Sandy causó 18.750 millones de dólares en pérdidas a la propiedad, excluyendo las reclamaciones de seguros contra inundaciones cubiertos por el programa federal de seguro contra inundaciones, por lo que Sandy la tercera más costosa catástrofe natural de EE.UU. , de acuerdo con Property Claim Services.

Con motivo de este aniversario, miembros republicanos y demócratas de la Cámara de Representantes y el Senado presentaron un proyecto de ley para que se postergara los aumentos a las tarifas de los seguros contra inundaciones que están empezando a ponerse en vigor bajo una ley aprobada el año pasado. La ley elimina progresivamente algunas subvenciones federales a los seguros contra inundaciones. Su propósito era detener el flujo de los fondos de los contribuyentes al Programa Nacional de Seguros Contra Inundaciones, el cual tiene una deuda de alrededor de 25.000 millones. Los partidarios opinan que millones de propietarios se enfrentaban a tarifas mucho más altas de seguros contra inundaciones, informa ‘El Nuevo Heraldo’.

“El 40% de las pólizas de seguros contra inundaciones están en mi estado, y eso ha afectado terriblemente el mercado inmobiliario”, dijo el senador Bill Nelson, demócrata de la Florida, en una conferencia de prensa donde él y más de una docena de otros senadores y representantes anunciaron el proyecto de ley, el cual se propone posponer los aumentos que comenzaron el 1 de octubre.
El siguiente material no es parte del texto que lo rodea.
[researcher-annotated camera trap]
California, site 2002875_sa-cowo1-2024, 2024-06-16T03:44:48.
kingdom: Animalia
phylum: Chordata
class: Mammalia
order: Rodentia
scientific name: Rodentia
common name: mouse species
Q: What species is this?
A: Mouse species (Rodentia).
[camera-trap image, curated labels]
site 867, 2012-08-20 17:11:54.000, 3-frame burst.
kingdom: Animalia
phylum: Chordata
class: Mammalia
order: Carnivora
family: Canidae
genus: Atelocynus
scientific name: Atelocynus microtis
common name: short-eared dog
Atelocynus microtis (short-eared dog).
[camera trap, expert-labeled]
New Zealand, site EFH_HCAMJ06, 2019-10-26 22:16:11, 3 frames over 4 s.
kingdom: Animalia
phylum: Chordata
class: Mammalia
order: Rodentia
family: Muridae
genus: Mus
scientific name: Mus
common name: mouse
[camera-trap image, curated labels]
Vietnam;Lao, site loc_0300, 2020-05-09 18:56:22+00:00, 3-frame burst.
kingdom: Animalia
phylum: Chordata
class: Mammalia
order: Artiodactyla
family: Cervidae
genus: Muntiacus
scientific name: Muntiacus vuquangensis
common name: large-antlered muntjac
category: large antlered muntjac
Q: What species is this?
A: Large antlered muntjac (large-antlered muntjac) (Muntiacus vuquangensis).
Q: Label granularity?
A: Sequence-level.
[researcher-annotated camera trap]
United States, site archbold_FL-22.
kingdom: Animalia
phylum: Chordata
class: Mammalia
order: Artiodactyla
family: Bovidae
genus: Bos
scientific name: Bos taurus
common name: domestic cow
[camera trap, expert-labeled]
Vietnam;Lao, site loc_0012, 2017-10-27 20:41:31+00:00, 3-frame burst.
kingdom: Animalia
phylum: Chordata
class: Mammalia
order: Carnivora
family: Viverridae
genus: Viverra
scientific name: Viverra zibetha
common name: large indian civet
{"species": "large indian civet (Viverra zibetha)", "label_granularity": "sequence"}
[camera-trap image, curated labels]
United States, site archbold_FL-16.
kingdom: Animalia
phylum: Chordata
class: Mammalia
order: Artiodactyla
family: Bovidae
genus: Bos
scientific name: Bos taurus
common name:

La legislación exigiría a la Agencia Federal de Manejo de Emergencias (FEMA) que lleve a cabo un estudio de asequibilidad y dé tiempo al Congreso a revisarlo. FEMA, la cual maneja el programa de inundaciones, tendría que mostrar que ha desarrollado un programa de evaluación de riesgo de inundaciones que el Congreso pueda aceptar. El plazo de tiempo postergaría los aumentos de tarifa hasta dentro de cuatro años.